» How to complete this task: Rewrite the closed-loop study text from "Control algorithms." up to and including "CTR class (23).", swapping "computer simulation" for "numerical simulation".

┌─ Exercise passage

Studies 1 and 2 used identical protocols, which lasted 22 h as depicted by the timeline in Fig. 1, including 30 min of moderate exercise (adults: 50% Vo2max; adolescents: OMNI rate of perceived exertion <3) (25), a patient-selected meal (1.08 ± 0.24 g carbohydrate per kg of weight, identical for both admissions), a standardized snack (20 g carbohydrate), and an 18-h CLC on the experimental days. Reference glucose values were obtained using plasma measurements (YSI 2300/2700) at least every hour over the span of the protocol (every 30 min at UVA) and more frequently during and for 1 h after exercise (every 5 and 10 min, respectively) and for an hour after meals (every 10 min). Hypoglycemia was defined as YSI reading <3.9 mmol/L or the occurrence of hypoglycemic symptoms (sweating, trembling, difficulty in thinking, dizziness, or impaired coordination). Hypoglycemia was treated with glucose tablets, the amount of which was left to physician discretion.

Control algorithms.

The control algorithms used by studies 1 and 2—sCTR and eCTR, respectively—were designed and tested in silico using computer simulation (26), and each algorithm had a different focus: in study 1, the emphasis was on safety and prevention of hypo- and hyperglycemia, while in study 2, the emphasis was on tight glycemic control. Nevertheless, as outlined above, both control algorithms relied on the same modular architecture and belonged to the same CTR class (23).

Modular architecture.

The modular architecture of the CTR system comprises 1) the bottom system layer (SSM), which operates continuously and is in charge of prevention of hypoglycemia—the major barrier to tight glycemic control (27); 2) the middle layer (range control module), which is responsible for real-time correction of insulin dosing and is different in sCTR and eCTR; and 3) the top layer, which tunes the real-time control layer using clinical parameters and historical data, which was done off-line in this implementation. The communications between the CGM sensor, the CTR system, and the insulin pump were handled by the artificial pancreas system (APS) software (28).

└─
┌─ Recorded information

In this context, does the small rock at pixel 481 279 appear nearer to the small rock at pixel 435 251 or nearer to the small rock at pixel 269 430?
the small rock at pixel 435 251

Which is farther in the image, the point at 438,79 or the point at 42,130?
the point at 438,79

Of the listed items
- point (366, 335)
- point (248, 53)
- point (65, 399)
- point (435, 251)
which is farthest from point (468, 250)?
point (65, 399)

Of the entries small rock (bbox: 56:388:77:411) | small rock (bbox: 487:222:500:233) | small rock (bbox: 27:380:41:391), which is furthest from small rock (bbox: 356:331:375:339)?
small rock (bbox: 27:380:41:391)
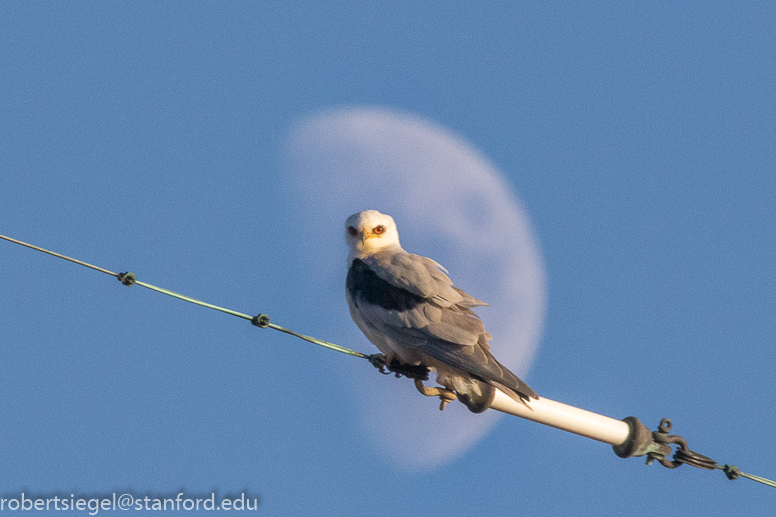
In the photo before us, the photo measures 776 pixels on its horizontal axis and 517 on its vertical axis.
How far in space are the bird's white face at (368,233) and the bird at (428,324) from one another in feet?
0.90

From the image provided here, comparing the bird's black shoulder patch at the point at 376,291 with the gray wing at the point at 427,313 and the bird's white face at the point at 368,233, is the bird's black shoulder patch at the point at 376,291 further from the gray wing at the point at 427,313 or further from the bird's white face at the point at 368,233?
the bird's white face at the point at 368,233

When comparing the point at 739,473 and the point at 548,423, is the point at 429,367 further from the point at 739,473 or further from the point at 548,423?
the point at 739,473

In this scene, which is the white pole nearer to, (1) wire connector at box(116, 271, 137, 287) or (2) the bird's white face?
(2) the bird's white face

└─

» Your solution:
Control algorithms.

The control algorithms used by studies 1 and 2—sCTR and eCTR, respectively—were designed and tested in silico using numerical simulation (26), and each algorithm had a different focus: in study 1, the emphasis was on safety and prevention of hypo- and hyperglycemia, while in study 2, the emphasis was on tight glycemic control. Nevertheless, as outlined above, both control algorithms relied on the same modular architecture and belonged to the same CTR class (23).